Robert Neumann: "Die Kinder von Wien"
Die
kurze Zeit der Ewigkeit
Das Jahr 1945/46 in Wien. Einige Kinder hausen elternlos in einer
Kellerruine, bis durch Zufall ein Militärpfarrer der
us-amerikanischen Alliierten zu ihnen vordringt und sie aus diesem
"gemütlichen Inferno" retten will.
Mehr als dreißig Jahre nach seinem Tod ist der Prosaist,
politische Publizist, Parodist und
"P.E.N."-Vizepräsident Robert Neumann (1897-1975), der zu
Lebzeiten wohl mehr Feinde als Freunde hatte, weitestgehend unbekannt.
Seine Mischung aus Witz, Spott und Angriffslust, seine "Sprachmaskenvirtuosität"
- wie sie Ulrich Weinzierl in seinem Nachwort bezeichnet - sind leider
in Vergessenheit geraten. Erst in jüngster Zeit beginnt man
sich - vor allem in seinem Heimatland Österreich - wieder an
diesen produktiven Autor zu erinnern und sich mit ihm zu
beschäftigen.
Seine Parodiensammlung "Mit fremden Federn" begeisterte gar Thomas Mann
- obwohl eines der betroffenen "Opfer" in diesem Buch. "Ihr
Buch, das von witzigster Kunst strotzt, wird großen Erfolg
haben oder hat ihn wohl schon", bescheinigte ihm der
"Prophet" und sollte recht behalten.

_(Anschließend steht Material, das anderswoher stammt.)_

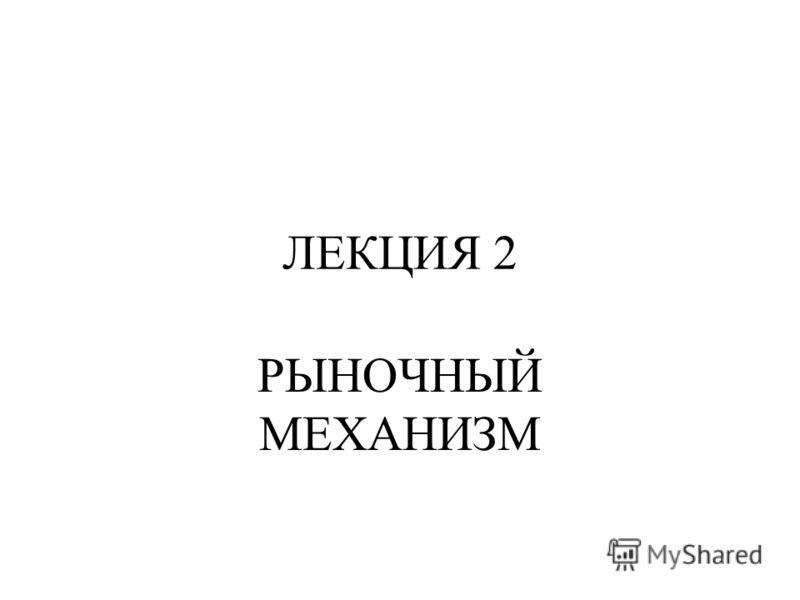 ЛЕКЦИЯ 2 РЫНОЧНЫЙ МЕХАНИЗМ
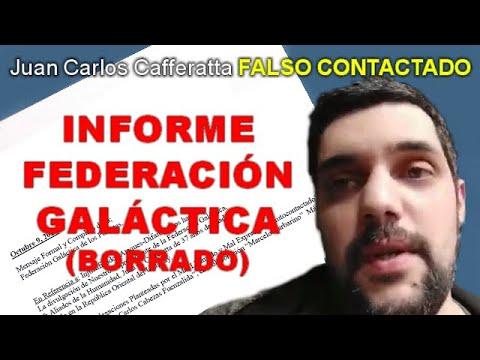 Juan Carlos Cafferatta - FALSO CONTACTADO - INFORME FEDERACIÓN GALÁCTICA (BORRADO)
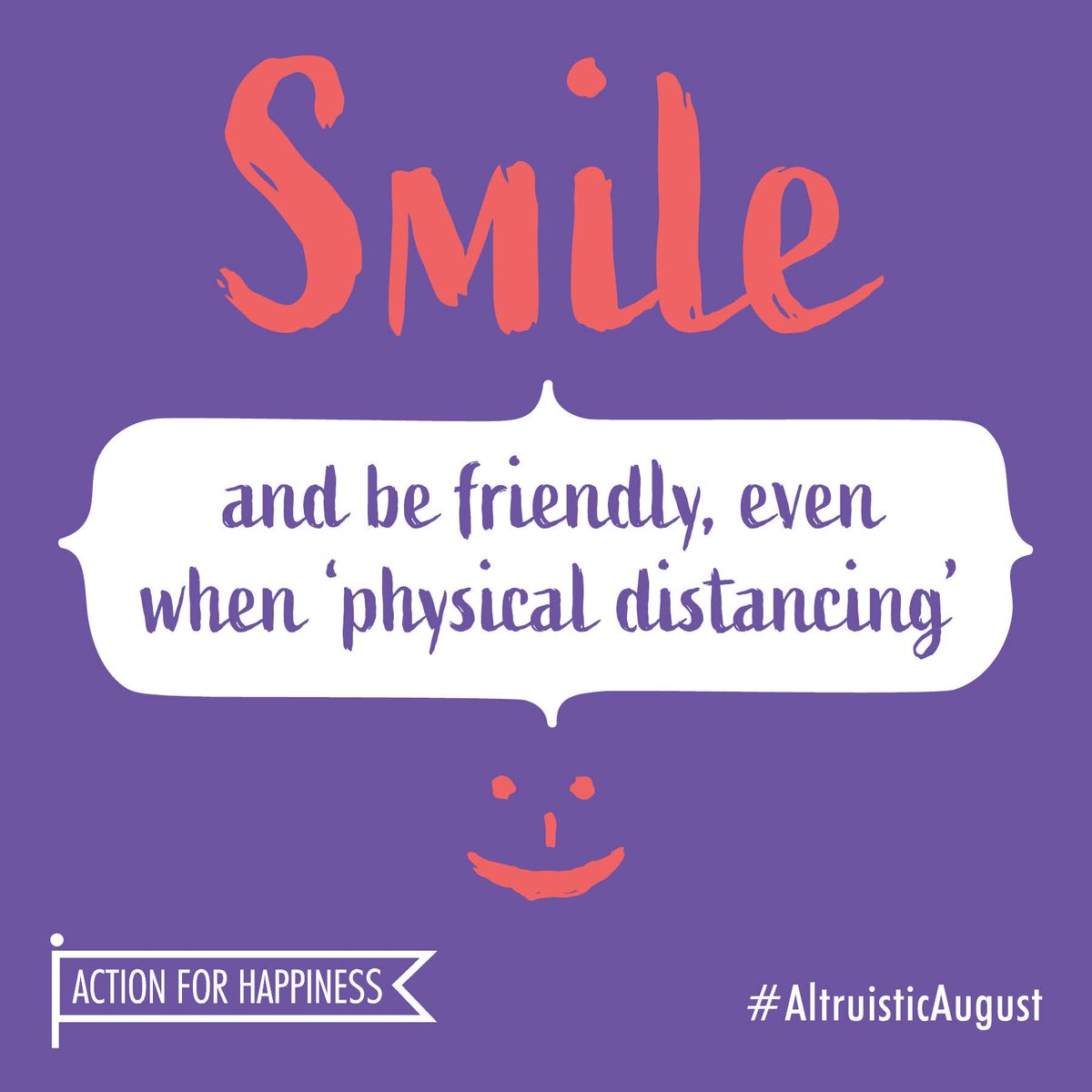 Altruistic August - Day 6: Smile and be friendly, even when 'physical distancing' 😀 actionforhappiness.org/altruistic-aug… #AltruisticAugust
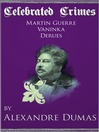 Celebrated Crimes 'Martin Guerre', 'Vaninka' and 'Derues' (eBook)
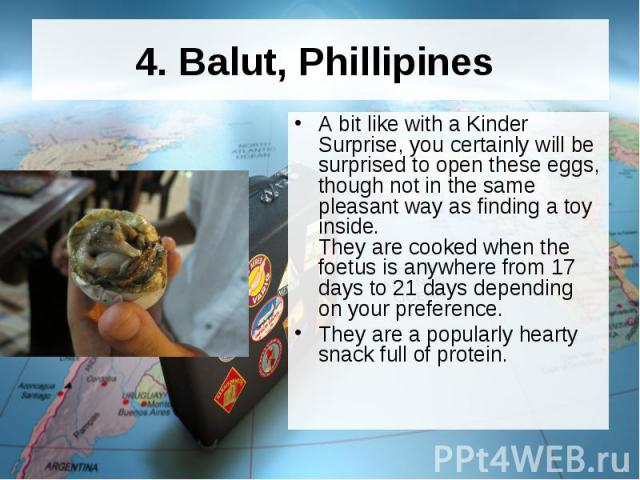 4. Balut, Phillipines A bit like with a Kinder Surprise, you certainly will be surprised to open these eggs, though not in the same pleasant way as finding a toy inside. They are cooked when the foetus is anywhere from 17 days to 21 days depending o…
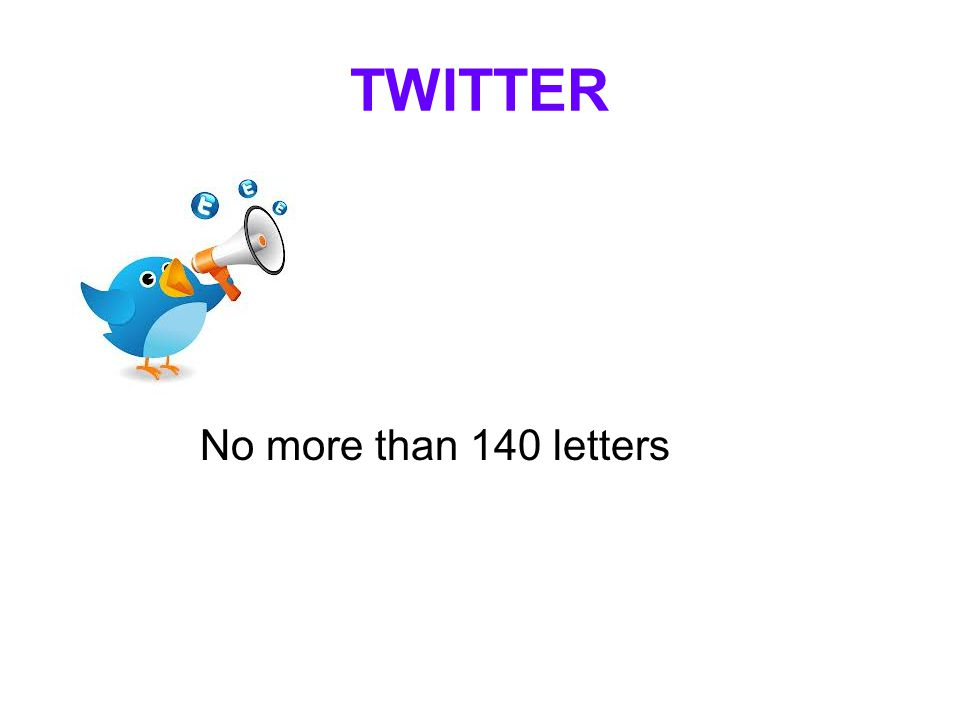 TWITTER No more than 140 letters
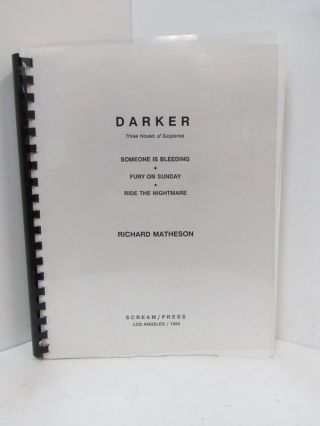 DARKER; Three Novels of Suspense. Richard Matheson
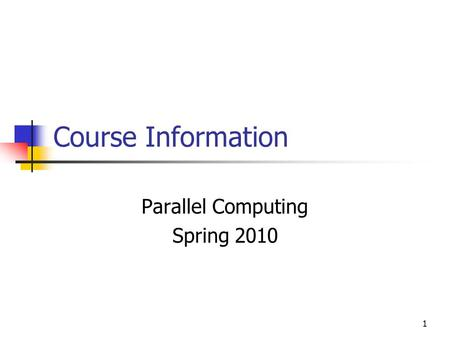 1 Course Information Parallel Computing Spring 2010.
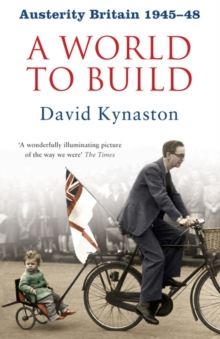 Austerity Britain: A World to Build, Paperback Book
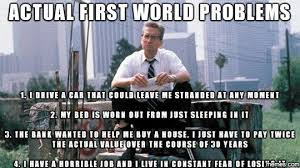 First World Memes - rmx first world problem by joseph13iy meme center 100 images
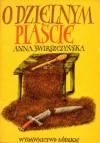 O dzielnym Piaście - Anna Świrszczyńska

Obwohl das Exil seinen Aufstieg
als Schriftsteller jäh unterbrach und er von vorn beginnen
musste, reüssierte Robert Neumann gleichfalls als
englischsprachiger Autor.
Auch privat war der Sohn eines jüdischen Bankdirektors eine
schillernde Figur. Als Frauenheld verschrieen, (Neumann war viermal
verheiratet), galt er als Intrigant und Querulant.
Auf Englisch erschien 1946 der vorliegende Roman "Die Kinder von Wien"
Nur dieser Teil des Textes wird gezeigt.